In recent years, however, the coloring-in of imprints has become popular among collectors, many operating under the mistaken belief that such imprints were the rule, rather than the exception. This practice appears to have taken off as a byproduct of the desire to make imprints more visible on photographs of pens displayed online. The most popular means of coloring imprints have been grease pencils (also known as china markers) and wax crayons. Although these coloring agents are not permanent, it can be rather tedious work to remove them entirely.
Personally, I don't much like colored-in imprints -- and only in part because the coloring is not true to the pen's original appearance. Coloring may allow a light imprint to be read more easily, but it also makes that imprint too bold and obtrusive. In fact, when photographing very faint imprints, infilling is not nearly as effective as careful use of raking light. And when photographing stronger imprints, raking light allows one to get a view of the whole imprint that shows its depth, strength, and degree of wear -- aspects that are largely obscured when an imprint is filled up with colored wax. For imprints are pressed into the surface of a pen or pencil, not screen-printed on top. They are three-dimensional, with a sculptural quality parallel to that of a hand-cut inscription on a stone monument.
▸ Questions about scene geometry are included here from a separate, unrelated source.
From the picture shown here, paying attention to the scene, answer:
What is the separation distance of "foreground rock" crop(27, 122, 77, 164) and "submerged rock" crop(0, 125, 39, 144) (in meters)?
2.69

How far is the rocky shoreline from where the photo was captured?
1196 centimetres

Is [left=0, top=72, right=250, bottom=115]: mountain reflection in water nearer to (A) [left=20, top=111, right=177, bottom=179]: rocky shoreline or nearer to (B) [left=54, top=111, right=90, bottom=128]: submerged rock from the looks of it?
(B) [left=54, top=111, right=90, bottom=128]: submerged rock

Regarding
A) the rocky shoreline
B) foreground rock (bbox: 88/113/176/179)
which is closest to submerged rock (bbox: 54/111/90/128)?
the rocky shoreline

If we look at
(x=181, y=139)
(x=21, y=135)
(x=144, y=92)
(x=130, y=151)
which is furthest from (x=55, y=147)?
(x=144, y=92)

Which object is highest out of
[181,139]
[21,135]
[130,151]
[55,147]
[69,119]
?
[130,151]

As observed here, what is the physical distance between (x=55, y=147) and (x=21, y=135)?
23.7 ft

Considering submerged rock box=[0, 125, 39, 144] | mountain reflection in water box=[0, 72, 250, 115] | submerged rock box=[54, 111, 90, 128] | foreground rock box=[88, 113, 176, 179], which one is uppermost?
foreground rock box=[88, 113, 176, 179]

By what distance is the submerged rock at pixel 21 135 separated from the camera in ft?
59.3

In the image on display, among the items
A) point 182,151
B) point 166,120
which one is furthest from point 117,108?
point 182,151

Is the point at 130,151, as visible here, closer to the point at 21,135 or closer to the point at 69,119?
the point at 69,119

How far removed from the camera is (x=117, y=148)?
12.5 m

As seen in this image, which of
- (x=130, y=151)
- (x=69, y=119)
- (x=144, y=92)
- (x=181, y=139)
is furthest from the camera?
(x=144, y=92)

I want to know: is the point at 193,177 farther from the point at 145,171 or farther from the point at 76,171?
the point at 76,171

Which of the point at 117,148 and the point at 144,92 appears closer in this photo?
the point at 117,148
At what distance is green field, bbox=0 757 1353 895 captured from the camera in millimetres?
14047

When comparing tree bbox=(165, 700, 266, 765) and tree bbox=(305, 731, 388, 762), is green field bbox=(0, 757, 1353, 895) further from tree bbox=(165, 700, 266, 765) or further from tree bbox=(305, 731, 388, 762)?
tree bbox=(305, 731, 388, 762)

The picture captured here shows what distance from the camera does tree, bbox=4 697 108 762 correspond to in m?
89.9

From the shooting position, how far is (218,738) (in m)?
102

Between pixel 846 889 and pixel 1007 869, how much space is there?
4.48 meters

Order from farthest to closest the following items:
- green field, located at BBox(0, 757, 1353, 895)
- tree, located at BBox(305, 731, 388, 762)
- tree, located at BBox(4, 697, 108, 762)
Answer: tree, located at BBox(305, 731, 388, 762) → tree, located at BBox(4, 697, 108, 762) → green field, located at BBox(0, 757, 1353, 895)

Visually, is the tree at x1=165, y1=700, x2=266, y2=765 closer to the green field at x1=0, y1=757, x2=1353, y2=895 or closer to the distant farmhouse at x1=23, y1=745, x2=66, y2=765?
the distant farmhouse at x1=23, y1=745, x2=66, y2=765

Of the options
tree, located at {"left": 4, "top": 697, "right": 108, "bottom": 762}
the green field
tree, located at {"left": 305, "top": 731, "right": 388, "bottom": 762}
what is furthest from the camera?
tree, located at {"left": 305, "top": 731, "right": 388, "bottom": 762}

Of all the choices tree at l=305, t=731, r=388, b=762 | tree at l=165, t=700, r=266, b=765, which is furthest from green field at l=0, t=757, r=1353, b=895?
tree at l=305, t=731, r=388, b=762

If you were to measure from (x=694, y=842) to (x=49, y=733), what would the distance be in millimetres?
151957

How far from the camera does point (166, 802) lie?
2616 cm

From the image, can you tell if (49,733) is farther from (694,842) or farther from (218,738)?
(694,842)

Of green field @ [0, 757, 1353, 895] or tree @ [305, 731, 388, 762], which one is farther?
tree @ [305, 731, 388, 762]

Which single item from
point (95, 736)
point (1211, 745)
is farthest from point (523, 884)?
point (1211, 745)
Fill them in, and the effect is very different, and much the poorer.
NOTE: A rare exception to the general rule about colored imprints would appear to be some Mandarin Yellow Parker Duofolds which left the factory with blackened imprints. Incontrovertible evidence for this comes from a mint and stickered pre-streamline era pen and pencil, where the original price bands partially covered the imprints, leaving no doubt that the coloring of the imprints was factory-original. Interestingly enough, however, the coloring agent was quite thinly applied, and did not fill up the recesses of the imprints as do the colored waxes favored by present-day collectors.